Katheline pourſuivant son propos :
— Trois fois trois font neuf, chiffre sacré. Celui qui a dans la nuit des yeux brillants comme yeux de chat voit seul le myſtère.
Un soir Soetkin l’entendant fit un geſte de doute. Mais Katheline :
— Quatre & trois, dit-elle, malheur sous Saturne ; sous Vénus, nombre de mariage. Bras froids ! Froids genoux ! Cœur de feu !
Soetkin repartit :
— Il ne faut point parler des méchantes idoles païennes.

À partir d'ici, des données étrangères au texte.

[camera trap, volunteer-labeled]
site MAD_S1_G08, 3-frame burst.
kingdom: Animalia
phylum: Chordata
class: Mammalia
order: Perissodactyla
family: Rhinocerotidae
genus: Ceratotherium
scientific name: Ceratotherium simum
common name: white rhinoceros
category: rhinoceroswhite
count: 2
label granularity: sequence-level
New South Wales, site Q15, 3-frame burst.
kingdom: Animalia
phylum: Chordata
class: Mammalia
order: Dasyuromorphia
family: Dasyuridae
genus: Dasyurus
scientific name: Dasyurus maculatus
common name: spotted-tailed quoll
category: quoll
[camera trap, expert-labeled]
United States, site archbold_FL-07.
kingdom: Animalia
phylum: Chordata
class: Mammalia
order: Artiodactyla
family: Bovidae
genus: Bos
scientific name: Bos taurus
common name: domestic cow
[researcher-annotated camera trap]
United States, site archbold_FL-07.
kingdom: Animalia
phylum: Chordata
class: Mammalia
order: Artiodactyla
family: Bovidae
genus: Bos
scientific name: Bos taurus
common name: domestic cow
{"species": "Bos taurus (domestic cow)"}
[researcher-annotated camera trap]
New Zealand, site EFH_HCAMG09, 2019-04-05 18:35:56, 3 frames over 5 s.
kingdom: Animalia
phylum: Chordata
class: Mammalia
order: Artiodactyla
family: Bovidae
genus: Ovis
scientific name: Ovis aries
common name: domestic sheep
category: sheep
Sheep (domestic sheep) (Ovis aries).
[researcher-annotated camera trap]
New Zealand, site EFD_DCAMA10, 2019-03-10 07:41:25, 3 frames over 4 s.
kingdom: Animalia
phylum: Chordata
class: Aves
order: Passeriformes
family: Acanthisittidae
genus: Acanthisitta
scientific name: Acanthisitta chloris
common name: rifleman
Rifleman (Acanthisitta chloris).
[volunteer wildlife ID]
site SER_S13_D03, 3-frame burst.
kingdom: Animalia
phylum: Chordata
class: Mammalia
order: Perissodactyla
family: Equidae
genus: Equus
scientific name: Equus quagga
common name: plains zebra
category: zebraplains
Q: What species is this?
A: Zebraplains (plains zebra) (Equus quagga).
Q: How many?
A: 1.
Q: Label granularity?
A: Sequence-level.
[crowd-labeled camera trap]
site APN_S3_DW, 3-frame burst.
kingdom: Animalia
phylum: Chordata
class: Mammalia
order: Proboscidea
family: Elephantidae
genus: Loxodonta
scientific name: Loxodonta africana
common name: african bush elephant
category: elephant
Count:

Ce qu’entendant Katheline, elle fit le signe de la croix & dit :
— Béni soit le cavalier gris. Faut à Nele mari, beau mari portant l’épée, noir mari à la face brillante.
— Oui, diſait Ulenſpiegel, fricaſſée de maris dont je ferai la sauce avec mon couteau.
Nele regarda son ami avec des yeux de plaiſir tout humides de le voir si jaloux :
— Je n’en veux point, dit-elle.
Katheline répondit :
— Quand viendra celui qui eſt vêtu de gris, toujours botté & éperonné d’autre sorte.
Soetkin diſait :
— Priez Dieu pour l’affolée.
— Ulenſpiegel, dit Katheline, va nous quérir quatre litres de dobbel-kuyt pendant que je vais préparer les heete-koeken ; ce sont des crêpes au pays de France.
Soetkin demanda pourquoi elle fêtait le samedi comme les juifs.
Katheline répondit :
— Parce que la pâte eſt prête.
Ulenſpiegel se tenait debout ayant à la main le grand pot d’étain d’Angleterre qui contenait juſte la meſure.
— Mère, que faut-il faire ? demanda-t-il.
— Va, dit Katheline.
Soetkin ne voulait plus répondre, n’étant point maîtreſſe dans la maiſon ; elle dit à Ulenſpiegel : — Va, mon fils.
Ulenſpiegel courut juſqu’au Scaeck, d’où il rapporta les quatre litres de dobbel-kuyt.
Bientôt le parfum des heete-koeken se répandit dans la cuiſine, & tous eurent faim, même la dolente affligée.